In New Jersey, for example, a grade-school field trip to see the Dickens' classic, A Christmas Carol, was cancelled due to the play's "religious content." In another school, an elementary student was told she could not write "Merry Christmas" on a card she was sending a soldier in Iraq as part of a class project. A nativity scene was yanked from a school play in Oklahoma. And an elementary school in Texas enacted a "white only" rule that stated cups and plates at the school's "winter party" had to be white and any icing on the cupcakes could not be red or green. Even candy canes have come under scrutiny, being banned in a Texas school because one legend of the candy cane was circulating that the red and white were representative of the blood of Christ washing our sins clean, and because the candy cane's shape is in the shape of a shepherd's hook, signifying Christ.

If we sit back and allow a few stubborn Scrooges to take Christ out of Christmas, we might as well fill all of our stockings with a lump of coal. It is for this reason that I applaud the resolution sent to the House floor last week that states symbols and traditions should be protected for those who celebrate Christmas.

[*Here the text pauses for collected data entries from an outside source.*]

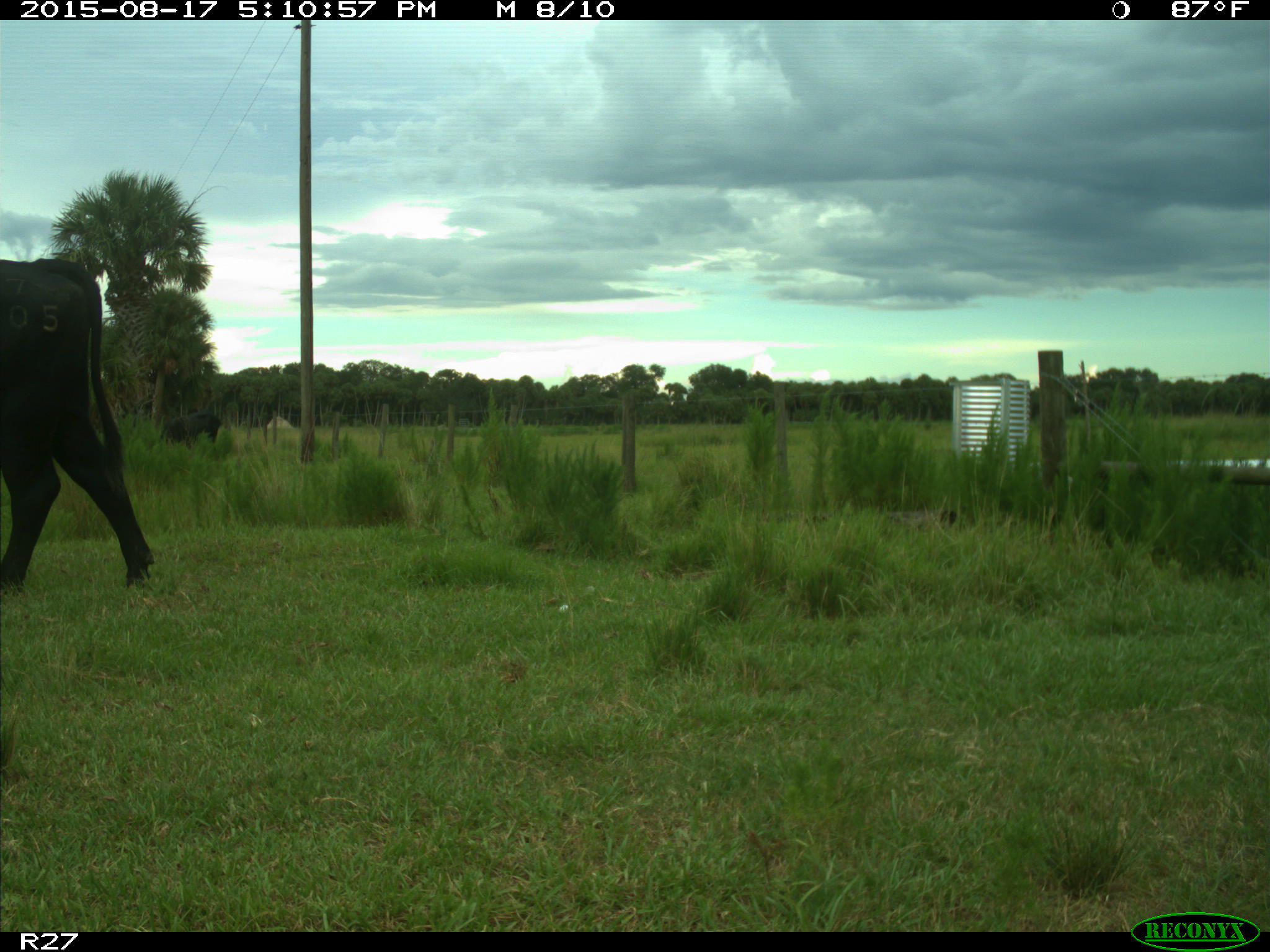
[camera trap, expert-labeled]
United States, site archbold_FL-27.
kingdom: Animalia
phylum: Chordata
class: Mammalia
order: Artiodactyla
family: Bovidae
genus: Bos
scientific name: Bos taurus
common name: domestic cow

But while I commend our Republican leadership for expressing their support of the protection of certain traditional symbols of Christmas, I find it ironic that it is these same leaders who are hesitant to protect the spirit of Christmas.

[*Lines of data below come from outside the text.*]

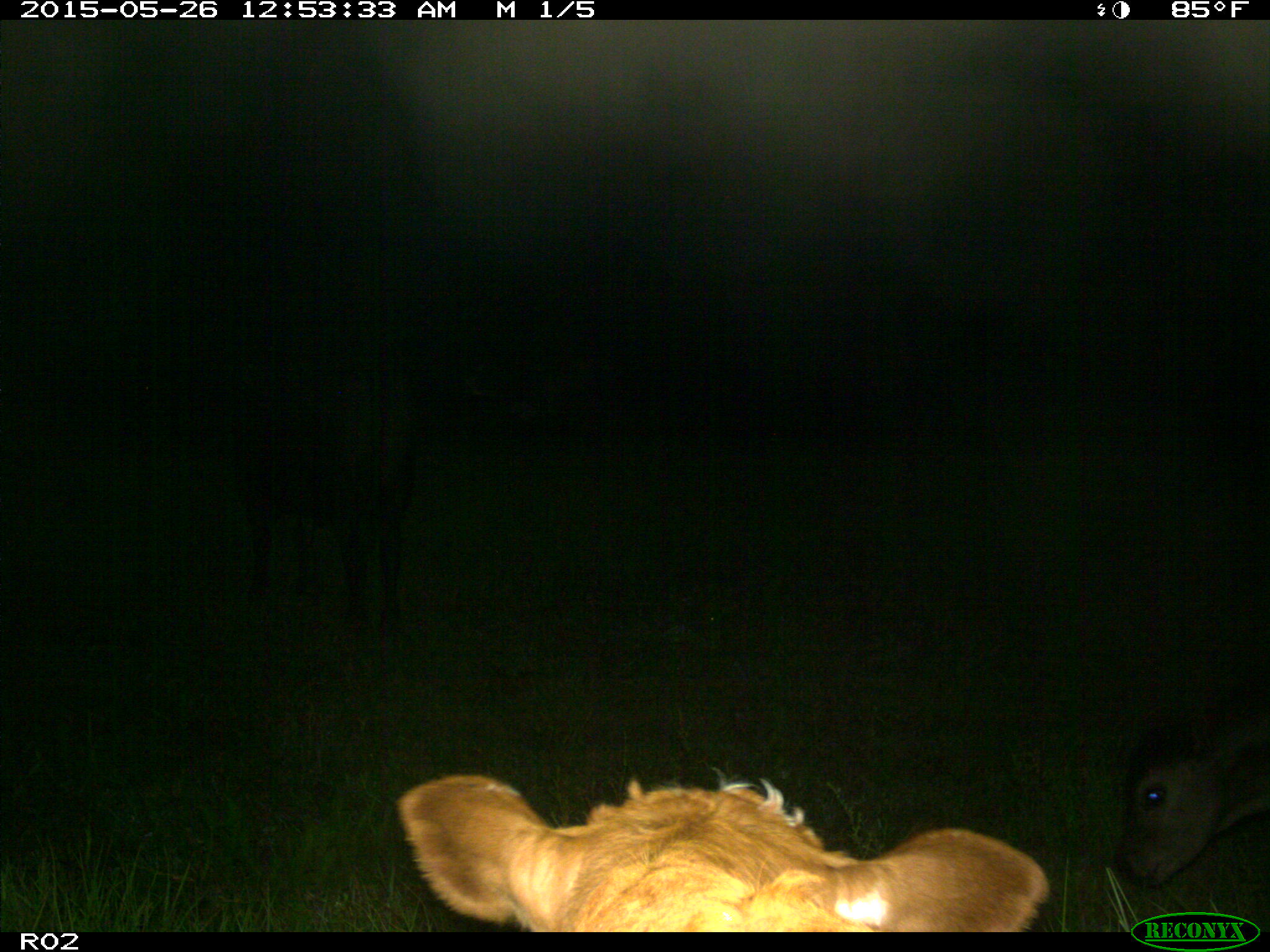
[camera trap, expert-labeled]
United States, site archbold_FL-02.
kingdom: Animalia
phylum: Chordata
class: Mammalia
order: Artiodactyla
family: Bovidae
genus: Bos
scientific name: Bos taurus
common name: domestic cow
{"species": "Bos taurus (domestic cow)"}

The spirit of Christmas is-and hopefully always will be-about goodwill and generosity to others and peace on earth. Yet the Republican leadership in Congress in the past weeks has passed a budget bill that literally takes food from the tables of our neediest citizens while cutting taxes for the rich-most recently a $95 billion cut for the wealthiest Americans. The Republican-written budget will force states to make up a $53 billion shortfall over the next five years and guts a number of essential programs that will negatively affect West Virginia families and their pocketbooks.

Congress continues to pour $5 billion a month into a war in Iraq, yet this Republican Congress doesn't even have a vision of the future for New Orleans, or the budget blueprint to resurrect this devastated city. We are investing billions of American taxpayer dollars for bridges, levees and infrastructure in Baghdad, yet we can't get a commitment from our leaders to strengthen America.

We all know actions speak louder than words. If the Republican leadership really wants to protect the traditions and meaning of this sacred holiday-as they claimed they do by voting in support of last week's resolution-these leaders need to join my colleagues and me in support of legislation that will protect those with the least and move us ALL closer to a more peaceful, more prosperous world.